### SOURCE EXTRACT
Austin Rodeo upholds tradition, gives back to students


Danielle Villasana

A Rodeo Austin cowboy rides a bull at the Travis County Exposition Center during last year’s ProRodeo event, the world’s 5th largest indoor, regular season professional rodeo performance hosted by the rodeo, now in its 75th year.

Rachel Thompson

In 1938, 16 animals were featured in the Travis County Baby Beef Show at Congress Avenue and 11th Street.

Rodeo Austin has come a long way from its humble beginnings, but it hasn’t forgotten its roots, marketing manager Jennie Richmond said. This year, until March 24, Rodeo Austin is commemorating its 75th rodeo, complete with seven classic rodeo events, deep-fried red velvet Oreos and a coffee table book that Richmond said tells the story of the rodeo from the very beginning.

Richmond said the rodeo evolved from its founding in 1938 as a cow show to a larger event featuring rodeo competitions, petting zoos and a carnival. In 1983, the rodeo moved to the Travis County Exposition Center and featured Willie Nelson at its first gala in 1984, Richmond said.
######
### DATA SEGMENT
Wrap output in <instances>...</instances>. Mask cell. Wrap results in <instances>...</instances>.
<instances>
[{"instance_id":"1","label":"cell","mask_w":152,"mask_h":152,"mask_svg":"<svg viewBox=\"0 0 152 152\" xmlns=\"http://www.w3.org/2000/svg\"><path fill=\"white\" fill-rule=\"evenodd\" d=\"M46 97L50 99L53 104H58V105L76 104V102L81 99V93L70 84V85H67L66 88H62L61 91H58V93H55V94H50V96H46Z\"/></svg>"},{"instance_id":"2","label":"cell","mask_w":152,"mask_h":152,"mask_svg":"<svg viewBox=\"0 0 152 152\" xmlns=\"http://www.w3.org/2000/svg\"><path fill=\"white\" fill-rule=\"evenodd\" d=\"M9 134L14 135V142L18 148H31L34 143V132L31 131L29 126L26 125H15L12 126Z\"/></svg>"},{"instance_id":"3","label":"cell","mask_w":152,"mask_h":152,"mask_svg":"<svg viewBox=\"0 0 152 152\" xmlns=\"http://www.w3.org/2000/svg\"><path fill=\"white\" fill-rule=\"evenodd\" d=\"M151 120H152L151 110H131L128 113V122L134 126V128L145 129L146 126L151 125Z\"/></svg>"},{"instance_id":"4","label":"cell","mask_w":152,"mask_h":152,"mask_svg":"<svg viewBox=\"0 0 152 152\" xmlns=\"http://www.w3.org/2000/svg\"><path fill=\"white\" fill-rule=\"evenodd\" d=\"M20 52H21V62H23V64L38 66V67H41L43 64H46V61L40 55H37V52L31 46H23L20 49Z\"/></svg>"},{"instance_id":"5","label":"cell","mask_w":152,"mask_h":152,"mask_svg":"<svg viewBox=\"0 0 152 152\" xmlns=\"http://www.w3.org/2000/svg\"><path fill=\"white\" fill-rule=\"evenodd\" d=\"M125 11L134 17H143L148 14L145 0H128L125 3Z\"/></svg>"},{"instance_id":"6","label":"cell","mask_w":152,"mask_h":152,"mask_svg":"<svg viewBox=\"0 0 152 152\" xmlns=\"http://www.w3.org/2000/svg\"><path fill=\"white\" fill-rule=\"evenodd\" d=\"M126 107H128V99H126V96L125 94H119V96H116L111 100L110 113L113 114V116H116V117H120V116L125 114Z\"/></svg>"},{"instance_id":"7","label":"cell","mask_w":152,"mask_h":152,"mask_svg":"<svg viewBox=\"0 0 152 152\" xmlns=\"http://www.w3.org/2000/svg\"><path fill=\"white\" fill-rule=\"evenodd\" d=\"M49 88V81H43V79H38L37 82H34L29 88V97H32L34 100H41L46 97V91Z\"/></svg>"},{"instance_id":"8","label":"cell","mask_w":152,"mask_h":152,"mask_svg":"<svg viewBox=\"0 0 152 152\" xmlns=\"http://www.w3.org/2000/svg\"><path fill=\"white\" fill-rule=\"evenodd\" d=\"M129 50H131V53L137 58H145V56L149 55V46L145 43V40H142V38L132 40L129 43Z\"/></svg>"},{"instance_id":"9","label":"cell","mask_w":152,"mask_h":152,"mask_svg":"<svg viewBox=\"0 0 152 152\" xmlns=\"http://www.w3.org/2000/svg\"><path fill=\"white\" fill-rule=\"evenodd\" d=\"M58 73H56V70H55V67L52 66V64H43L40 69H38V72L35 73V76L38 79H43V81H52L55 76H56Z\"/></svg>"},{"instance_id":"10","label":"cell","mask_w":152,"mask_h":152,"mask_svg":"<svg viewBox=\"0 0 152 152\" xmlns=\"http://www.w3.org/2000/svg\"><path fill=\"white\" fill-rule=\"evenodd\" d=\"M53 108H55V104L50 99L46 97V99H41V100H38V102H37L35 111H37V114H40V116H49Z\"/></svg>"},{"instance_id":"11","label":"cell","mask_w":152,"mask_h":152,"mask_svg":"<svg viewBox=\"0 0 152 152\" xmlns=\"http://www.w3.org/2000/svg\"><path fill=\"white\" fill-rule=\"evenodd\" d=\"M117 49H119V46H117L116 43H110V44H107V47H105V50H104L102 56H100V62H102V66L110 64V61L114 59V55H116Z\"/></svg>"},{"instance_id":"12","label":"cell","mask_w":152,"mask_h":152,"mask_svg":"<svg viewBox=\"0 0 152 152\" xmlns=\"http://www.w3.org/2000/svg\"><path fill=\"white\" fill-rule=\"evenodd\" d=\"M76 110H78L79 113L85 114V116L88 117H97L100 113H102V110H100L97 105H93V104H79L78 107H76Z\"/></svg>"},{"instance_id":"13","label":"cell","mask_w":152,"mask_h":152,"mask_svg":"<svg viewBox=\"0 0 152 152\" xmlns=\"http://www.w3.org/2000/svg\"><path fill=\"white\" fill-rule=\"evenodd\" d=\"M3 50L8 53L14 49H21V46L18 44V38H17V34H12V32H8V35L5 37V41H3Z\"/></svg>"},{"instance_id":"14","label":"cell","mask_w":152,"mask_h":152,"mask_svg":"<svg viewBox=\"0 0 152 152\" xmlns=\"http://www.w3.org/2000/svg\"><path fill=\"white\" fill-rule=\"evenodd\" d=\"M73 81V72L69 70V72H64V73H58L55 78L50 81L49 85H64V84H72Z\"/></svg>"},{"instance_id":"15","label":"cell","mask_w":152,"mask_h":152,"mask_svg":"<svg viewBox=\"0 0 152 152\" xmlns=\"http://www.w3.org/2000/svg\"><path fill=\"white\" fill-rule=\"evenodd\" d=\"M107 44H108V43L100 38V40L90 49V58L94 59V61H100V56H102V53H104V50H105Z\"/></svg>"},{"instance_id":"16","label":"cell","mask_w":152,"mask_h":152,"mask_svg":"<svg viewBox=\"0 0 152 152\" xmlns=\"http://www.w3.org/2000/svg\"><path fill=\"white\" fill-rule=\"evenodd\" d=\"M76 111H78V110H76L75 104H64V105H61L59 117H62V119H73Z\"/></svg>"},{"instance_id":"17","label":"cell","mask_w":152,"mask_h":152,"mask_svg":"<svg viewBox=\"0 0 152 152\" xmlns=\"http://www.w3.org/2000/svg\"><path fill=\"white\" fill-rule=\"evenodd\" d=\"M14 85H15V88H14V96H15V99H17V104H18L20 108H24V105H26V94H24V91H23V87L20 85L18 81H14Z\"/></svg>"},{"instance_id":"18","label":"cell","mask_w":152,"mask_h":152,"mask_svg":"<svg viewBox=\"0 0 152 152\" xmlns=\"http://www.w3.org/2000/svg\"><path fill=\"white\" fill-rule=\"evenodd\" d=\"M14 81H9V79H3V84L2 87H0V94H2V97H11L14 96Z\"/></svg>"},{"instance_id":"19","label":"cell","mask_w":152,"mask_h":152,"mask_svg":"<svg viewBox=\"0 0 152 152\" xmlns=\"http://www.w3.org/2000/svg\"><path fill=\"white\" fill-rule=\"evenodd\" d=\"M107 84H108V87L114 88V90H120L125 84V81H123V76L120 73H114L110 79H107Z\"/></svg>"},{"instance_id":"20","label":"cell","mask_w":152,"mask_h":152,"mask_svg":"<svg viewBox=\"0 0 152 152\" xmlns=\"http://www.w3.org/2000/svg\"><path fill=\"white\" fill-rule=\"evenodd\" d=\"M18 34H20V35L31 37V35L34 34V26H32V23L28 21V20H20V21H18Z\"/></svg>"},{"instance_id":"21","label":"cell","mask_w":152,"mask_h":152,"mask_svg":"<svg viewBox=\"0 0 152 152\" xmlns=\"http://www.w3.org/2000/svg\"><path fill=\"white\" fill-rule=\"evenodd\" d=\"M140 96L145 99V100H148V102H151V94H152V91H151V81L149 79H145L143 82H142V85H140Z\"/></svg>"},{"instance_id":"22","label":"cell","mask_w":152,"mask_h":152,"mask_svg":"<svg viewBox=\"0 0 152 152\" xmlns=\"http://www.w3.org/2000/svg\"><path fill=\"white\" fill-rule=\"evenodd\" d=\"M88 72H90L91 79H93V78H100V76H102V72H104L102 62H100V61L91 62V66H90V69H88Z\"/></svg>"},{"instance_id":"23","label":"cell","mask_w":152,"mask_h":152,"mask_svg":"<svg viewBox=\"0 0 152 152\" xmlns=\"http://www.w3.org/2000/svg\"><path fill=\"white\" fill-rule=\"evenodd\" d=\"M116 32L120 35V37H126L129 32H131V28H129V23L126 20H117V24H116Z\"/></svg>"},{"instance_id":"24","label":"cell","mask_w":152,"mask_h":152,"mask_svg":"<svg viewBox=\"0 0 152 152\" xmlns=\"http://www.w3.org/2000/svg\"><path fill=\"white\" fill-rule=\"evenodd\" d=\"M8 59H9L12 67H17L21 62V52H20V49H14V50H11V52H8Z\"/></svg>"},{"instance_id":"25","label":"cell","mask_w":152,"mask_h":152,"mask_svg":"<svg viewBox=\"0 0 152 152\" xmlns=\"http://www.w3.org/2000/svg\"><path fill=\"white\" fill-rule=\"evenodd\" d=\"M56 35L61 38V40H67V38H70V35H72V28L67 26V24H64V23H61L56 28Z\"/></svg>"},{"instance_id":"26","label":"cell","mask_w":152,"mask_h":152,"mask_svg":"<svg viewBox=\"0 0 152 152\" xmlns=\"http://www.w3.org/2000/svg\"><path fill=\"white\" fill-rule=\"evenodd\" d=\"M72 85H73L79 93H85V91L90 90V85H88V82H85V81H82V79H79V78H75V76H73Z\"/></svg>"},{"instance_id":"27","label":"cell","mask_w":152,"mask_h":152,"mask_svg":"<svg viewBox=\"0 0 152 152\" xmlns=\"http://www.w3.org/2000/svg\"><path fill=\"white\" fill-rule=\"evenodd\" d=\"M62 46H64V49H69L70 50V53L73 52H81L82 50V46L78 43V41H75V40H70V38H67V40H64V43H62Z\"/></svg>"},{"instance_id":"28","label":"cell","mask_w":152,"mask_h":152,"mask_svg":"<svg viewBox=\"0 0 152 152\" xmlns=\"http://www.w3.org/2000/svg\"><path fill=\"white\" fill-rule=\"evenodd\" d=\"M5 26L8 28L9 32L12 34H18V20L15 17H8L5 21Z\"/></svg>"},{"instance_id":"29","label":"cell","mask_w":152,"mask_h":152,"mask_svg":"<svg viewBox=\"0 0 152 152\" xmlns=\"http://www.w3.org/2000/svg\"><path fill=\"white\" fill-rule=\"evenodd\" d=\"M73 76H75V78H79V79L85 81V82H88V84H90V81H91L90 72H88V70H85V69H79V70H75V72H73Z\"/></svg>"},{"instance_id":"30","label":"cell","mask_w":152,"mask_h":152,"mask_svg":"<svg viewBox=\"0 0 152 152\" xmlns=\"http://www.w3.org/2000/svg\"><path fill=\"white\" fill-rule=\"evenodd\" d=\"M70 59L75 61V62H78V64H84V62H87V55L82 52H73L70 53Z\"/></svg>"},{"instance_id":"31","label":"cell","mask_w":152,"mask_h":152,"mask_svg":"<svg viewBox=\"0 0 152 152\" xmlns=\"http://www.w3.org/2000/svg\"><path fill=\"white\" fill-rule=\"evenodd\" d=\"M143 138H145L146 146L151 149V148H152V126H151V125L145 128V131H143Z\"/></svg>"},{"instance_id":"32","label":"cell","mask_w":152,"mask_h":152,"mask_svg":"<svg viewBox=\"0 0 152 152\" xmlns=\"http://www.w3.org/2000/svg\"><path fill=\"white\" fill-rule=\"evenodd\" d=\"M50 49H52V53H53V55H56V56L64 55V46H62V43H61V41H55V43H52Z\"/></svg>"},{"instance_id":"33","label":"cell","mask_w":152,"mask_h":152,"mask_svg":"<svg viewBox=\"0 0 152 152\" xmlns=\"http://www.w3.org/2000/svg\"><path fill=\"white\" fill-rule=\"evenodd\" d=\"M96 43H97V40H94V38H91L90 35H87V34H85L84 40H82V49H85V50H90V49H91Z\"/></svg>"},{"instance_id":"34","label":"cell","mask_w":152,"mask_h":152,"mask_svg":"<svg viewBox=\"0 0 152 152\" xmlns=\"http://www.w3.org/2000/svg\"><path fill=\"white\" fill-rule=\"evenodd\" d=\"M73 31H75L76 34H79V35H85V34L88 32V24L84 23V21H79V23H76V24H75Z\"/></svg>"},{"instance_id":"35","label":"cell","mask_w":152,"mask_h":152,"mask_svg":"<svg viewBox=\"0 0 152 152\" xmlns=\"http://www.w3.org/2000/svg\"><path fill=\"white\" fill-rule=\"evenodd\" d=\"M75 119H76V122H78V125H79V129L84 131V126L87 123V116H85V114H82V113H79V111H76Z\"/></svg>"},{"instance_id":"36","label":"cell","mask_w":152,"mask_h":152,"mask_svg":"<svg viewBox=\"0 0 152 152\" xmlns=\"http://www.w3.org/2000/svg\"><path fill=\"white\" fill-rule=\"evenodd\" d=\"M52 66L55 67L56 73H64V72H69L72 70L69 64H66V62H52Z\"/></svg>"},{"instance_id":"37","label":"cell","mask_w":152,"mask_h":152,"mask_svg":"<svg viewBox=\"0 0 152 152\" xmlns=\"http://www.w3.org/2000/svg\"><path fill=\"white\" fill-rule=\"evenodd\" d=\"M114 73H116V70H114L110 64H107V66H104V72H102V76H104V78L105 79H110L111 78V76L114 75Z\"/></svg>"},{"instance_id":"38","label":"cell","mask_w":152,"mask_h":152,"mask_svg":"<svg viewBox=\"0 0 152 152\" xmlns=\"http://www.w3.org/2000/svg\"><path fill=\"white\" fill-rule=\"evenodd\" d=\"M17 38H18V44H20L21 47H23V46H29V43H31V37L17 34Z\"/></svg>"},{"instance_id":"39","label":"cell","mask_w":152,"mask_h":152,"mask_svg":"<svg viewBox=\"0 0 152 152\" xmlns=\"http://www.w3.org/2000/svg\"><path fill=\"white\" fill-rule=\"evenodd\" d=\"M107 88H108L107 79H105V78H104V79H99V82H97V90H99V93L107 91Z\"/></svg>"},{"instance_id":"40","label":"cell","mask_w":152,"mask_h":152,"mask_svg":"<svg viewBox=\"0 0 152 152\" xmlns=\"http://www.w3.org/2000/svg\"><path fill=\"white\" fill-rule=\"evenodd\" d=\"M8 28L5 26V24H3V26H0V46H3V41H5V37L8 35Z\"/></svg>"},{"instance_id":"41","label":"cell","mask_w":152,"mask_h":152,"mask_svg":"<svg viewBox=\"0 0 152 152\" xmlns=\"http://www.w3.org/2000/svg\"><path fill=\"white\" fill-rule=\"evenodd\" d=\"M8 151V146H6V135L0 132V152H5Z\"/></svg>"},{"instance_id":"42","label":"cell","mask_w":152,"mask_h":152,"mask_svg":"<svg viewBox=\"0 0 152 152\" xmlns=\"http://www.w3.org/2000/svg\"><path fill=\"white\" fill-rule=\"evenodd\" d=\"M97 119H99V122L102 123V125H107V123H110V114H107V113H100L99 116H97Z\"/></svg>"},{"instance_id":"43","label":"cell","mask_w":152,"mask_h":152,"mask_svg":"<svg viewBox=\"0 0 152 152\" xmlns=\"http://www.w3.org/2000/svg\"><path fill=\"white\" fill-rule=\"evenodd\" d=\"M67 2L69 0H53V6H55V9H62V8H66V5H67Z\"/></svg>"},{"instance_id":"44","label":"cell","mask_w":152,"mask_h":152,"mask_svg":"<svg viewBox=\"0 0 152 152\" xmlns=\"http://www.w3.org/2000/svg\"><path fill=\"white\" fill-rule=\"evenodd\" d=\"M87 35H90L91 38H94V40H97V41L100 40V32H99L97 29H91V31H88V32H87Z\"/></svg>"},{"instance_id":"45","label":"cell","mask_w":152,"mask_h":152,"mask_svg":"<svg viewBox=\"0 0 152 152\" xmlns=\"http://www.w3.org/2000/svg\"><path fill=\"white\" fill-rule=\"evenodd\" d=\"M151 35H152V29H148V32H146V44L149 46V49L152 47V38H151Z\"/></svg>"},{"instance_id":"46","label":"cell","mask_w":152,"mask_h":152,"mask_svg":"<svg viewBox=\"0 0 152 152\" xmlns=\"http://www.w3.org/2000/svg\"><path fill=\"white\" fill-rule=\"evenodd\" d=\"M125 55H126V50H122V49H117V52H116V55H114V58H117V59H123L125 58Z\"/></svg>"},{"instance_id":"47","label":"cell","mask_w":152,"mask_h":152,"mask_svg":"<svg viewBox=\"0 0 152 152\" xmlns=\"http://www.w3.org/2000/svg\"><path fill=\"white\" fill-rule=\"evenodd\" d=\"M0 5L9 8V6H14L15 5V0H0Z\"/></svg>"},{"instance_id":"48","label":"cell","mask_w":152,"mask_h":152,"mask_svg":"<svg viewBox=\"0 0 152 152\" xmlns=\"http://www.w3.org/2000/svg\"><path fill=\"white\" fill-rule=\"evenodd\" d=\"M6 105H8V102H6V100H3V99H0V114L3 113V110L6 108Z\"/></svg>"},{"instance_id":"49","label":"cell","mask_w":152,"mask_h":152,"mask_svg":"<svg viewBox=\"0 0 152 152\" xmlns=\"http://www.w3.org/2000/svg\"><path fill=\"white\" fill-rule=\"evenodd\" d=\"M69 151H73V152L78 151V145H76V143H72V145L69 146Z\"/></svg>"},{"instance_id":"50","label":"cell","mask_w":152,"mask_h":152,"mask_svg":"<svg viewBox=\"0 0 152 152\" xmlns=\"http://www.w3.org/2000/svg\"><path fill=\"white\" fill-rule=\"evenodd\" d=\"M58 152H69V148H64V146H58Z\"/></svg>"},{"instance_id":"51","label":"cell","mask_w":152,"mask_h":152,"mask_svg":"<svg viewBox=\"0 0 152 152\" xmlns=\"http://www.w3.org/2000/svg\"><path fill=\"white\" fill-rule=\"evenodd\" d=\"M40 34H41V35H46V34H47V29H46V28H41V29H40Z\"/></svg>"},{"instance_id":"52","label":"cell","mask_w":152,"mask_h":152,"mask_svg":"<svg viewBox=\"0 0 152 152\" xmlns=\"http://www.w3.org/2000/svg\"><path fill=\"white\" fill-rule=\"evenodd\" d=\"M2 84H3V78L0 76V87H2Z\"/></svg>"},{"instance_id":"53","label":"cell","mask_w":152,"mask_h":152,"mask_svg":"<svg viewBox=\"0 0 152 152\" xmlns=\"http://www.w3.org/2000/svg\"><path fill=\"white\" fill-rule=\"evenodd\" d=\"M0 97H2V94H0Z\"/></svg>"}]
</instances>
######
## TO DO:
Carry on the article about Rodeo Austin's 75th year from its final sentence, adding a few paragraphs.

## RESULT FOR THIS TASK:
With its long history in mind, Richmond said Rodeo Austin still managed to showcase fresh events this year, including its Super Shootout, which featured top rodeo contestants from across the nation competing individually and on teams.

Richmond said those involved with Rodeo Austin are particularly excited about the rodeo’s history book, titled “Rodeo Austin: Blue Ribbons, Buckin’ Broncs and Big Dreams,” by Austin author Liz Carmack, who Richmond says digs into the details of the rodeo’s past to tell as complete of a story as possible.

Eight hundred steers are set to compete in the Grand Champion Steer Selection, Richmond said, the pinnacle of the junior livestock show. To pay homage to the event’s history, she said, the selection will take place atop the stairs of the capitol, the original location of the 1938 Baby Beef Show.

Chemical engineering sophomore Dylan Guzy said this was her second time attending Rodeo Austin and she decided to bring along a few Aggies this year.

“My friends from A&M were in town and they wanted to go,” Guzy said. “I think it’s a good part of Austin to show them. I would definitely go back.”

For all its excellent animals, original fried foods and rich history, Rodeo Austin chief executive officer Bucky Lamb said the rodeo is primarily dedicated to giving back to the community and Texas students.

Richmond said money raised at the rodeo goes back to support the education of the youth of Texas, pursuing its goal of promoting western heritage and preserving education.

“This year, Rodeo Austin hopes to award $1.9 million to Texas youth,” Lamb said.

Philosophy junior Chloe Banks said she was involved in 4-H in high school and received a scholarship from Rodeo Austin. The scholarship has changed her college experience, she said.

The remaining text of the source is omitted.